A total of 99 eligible patients with BM were analyzed in the retrospective study. All patients received brain MRI scans before EGFR-TKIs treatment. Among them, 69 patients were confirmed as synchronous BM at initial diagnosis, the other 30 patients showed negative results of brain MRI scans before EGFR-TKIs treatment, whereas developed metachronous BM during EGFR-TKIs treatment. The clinical and therapeutic characteristics of these patients grouped by BM status are shown in Table 1. The median age of the patients that would develop metachronous BM and patients with synchronous BM were both 54 years. There was no difference between the two groups with respect to gender, histology, BMI, smoking status, tumor markers levels, clinical stages, extracranial metastases, type of EGFR mutations, type of EGFR-TKIs, diagnosed as oligometastasis or not, and whether local therapy for BM or primary lesion. However, due to our study is a limited-sample retrospective study, the distribution of KPS score and subsequent treatment of Osimertinib between the two groups was imbalanced (KPS score ≥ 80: 100% patients that would develop metachronous BM vs. 84.1% patients with synchronous BM; and subsequent treatment of Osimertinib: 43.3% patients that would develop metachronous BM vs. 23.2% patients with synchronous BM). Additionally, the proportion of symptomatic BM in patients with metachronous BM (30%) was lower than synchronous BM (49.3%).
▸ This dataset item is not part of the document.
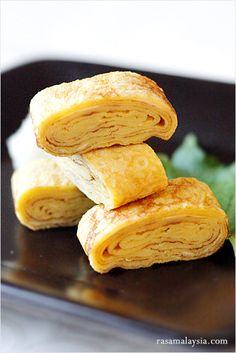 Japanese Rolled Omelet (Tamagoyaki) recipe - This is a slightly sweet but delicate omelet that is often packed into Japanese bento boxes and also served at sushi bars as tamago nigiri. The taste is utterly delicious! Bento Recipes, Cooking Recipes, Bento Ideas, Game Recipes, Meatball Recipes, Cooking Tips, Chicken Recipes, Recipies, Tamagoyaki Recipe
For 99 EGFR-mutant advanced NSCLC patients with BM, the median duration of follow-up was 22.8 months (95% CI: 17.5-28.1 months). The median OS of these patients was 29.3 months (95% CI: 19.5-39.1 months). The 1-, 2- and 3-year OS rates were 91.5%, 55.4% and 33.4% respectively.
To evaluate the impact of BM status on OS, these 99 patients were grouped by synchronous BM and metachronous BM. Compared with patients with synchronous BM, patients developing metachronous BM during the course of EGFR-TKIs treatment were at a higher risk on OS (HR=2.17, 95% CI: 1.14-4.12; median OS: 22.1 months of patients with metachronous BM vs. 30.3 months of patients with synchronous BM, Figure 1). Our findings indicated that metachronous BM was a significantly poor prognostic factor for OS.
Kaplan-Meier plot of OS in patients with EGFR-mutant advanced NSCLC grouped by BM status. OS, overall survival; NSCLC, non-small cell lung cancer; BM, brain-metastases; CI, confidence interval.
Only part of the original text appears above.